WHAT TO DO ▸ Give the data again in full, without pictures.

Collected data entries
──────
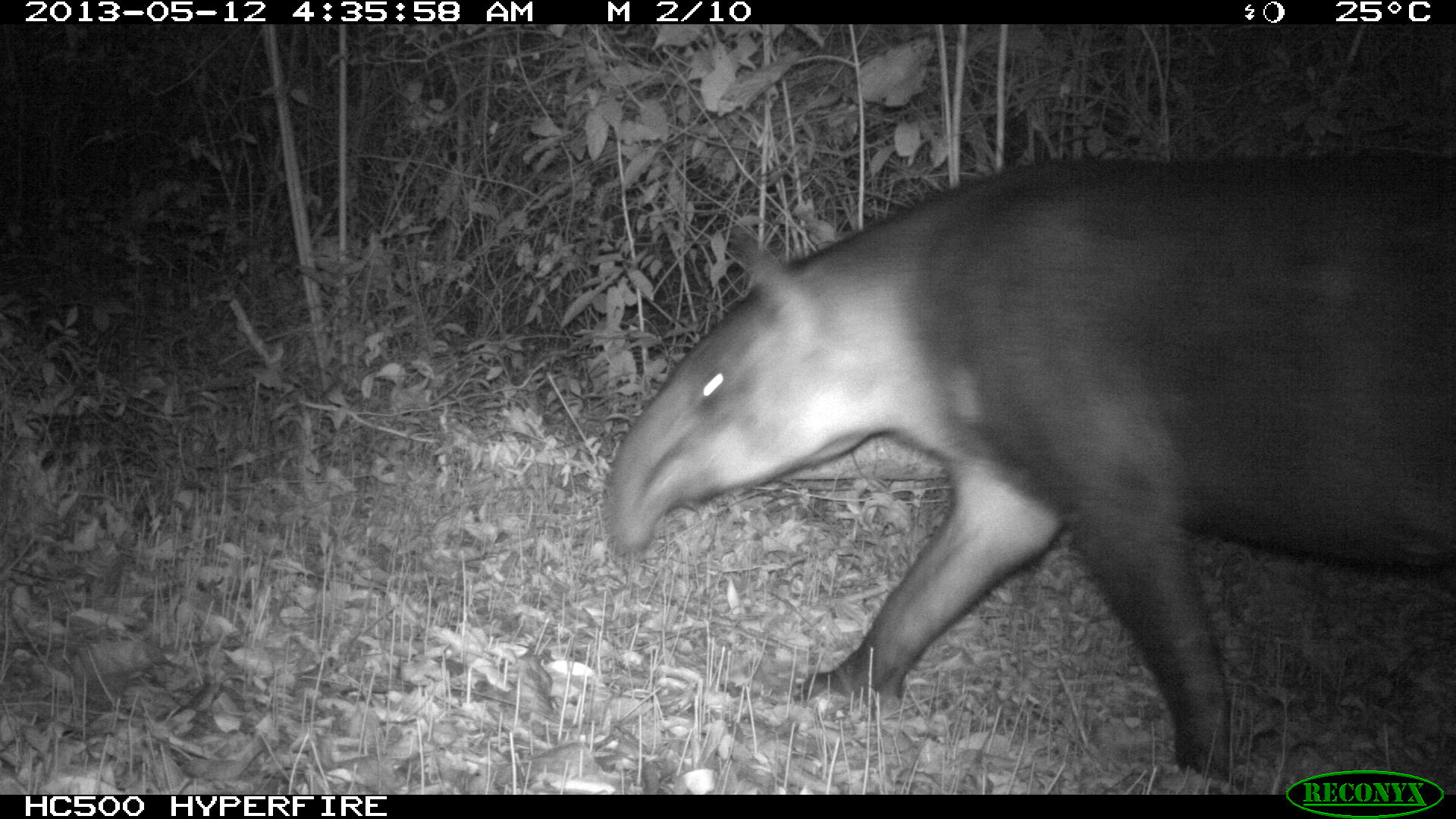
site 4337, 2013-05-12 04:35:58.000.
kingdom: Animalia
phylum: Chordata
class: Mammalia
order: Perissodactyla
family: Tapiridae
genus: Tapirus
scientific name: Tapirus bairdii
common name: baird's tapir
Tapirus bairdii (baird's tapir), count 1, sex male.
──────
SOLUTION FOR THIS TASK ▸
site 4337, 2013-05-12 04:35:58.000.
kingdom: Animalia
phylum: Chordata
class: Mammalia
order: Perissodactyla
family: Tapiridae
genus: Tapirus
scientific name: Tapirus bairdii
common name: baird's tapir
Tapirus bairdii (baird's tapir), count 1, sex male.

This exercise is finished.